Much of what community psychiatrists do is informed by raw experience, by the nitty-gritty details of actually caring for our patients. Every time one of my colleagues or I help a patient fight an eviction notice, for example, or sign up for an English class, or find a pharmacy in a safe part of town, we become a little savvier, a little more resourceful.
But at the same time, the day-to-day grind of focusing on our patients’ compelling, individual needs has a downside. It can distract us from the big-picture issues that are an enormous factor in community psychiatry. I can spend hours on the phone going back and forth with a hospital in an effort to get one of my patients an inpatient treatment bed, for example. Yet in some ways I’m butting my head against a wall: the reality that there’s a severe shortage of hospital beds for the sickest psychiatric patients. All those hours on the phone, however, leave us no time to pause and think about, much less address, systemic issues like a lack of sufficient inpatient beds.
That’s why I found my time in the UCSF Public Psychiatry Fellowship so affirming – it gave me a chance to get off the treadmill of my clinical training and examine big-picture issues. I’d spent eight years learning how to care for individuals. The fellowship allowed me to appreciate the equally powerful role a physician can play in the community. Although I was still in training, during my fellowship I worked as a staff psychiatrist at a community mental health clinic in Chinatown, gaining valuable firsthand experience. In addition, the public psychiatry residents participate in an intensive weekly seminar.

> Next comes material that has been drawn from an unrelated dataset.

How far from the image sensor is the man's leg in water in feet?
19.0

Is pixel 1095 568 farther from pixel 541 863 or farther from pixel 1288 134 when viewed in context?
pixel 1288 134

Week by week, we focused on a different aspect of the community mental health system, learning from community leaders at numerous different organizations. We visited the county jail to learn about its mental health services. We rode along with law enforcement officers to learn about the mental health challenges they encounter. We also learned about the impact that legislation, funding sources, and various regulatory agencies have on our patients and our work.
Just as I was on the cusp of truly serving the communities I was longing to help, the fellowship served as a bit of a reality check. Every medical school applicant writes in their admissions essay that they want to “treat the underserved,” but actually doing so isn’t as easy as wanting to. Yes, I can accomplish a lot as an individual community psychiatrist. But my fellowship year made me aware that I still must work within a system, with multiple stakeholders, with countless restrictions and limitations on my clinical best judgment.
At the same time, the fellowship made me aware that there are incredible opportunities for collaboration within this system. Mental health is part of every major social issue of our time: housing affordability, criminal justice reform, economic inequality, you name it. We community psychiatrists have a chance to inject ourselves into discussions on countless consequential matters. That prospect simultaneously daunts me and inspires me on a daily basis.
Today, the feeling I get whenever a new patient walks into my office reminds me of the way I felt as a kid, when somebody boarded a bus on which I was a passenger: I may not quite know what to expect, but I feel curious and open all the same.
Richard Feng, MD, completed his residency in psychiatry and a fellowship in public psychiatry at UCSF. He is also an assistant clinical professor of psychiatry.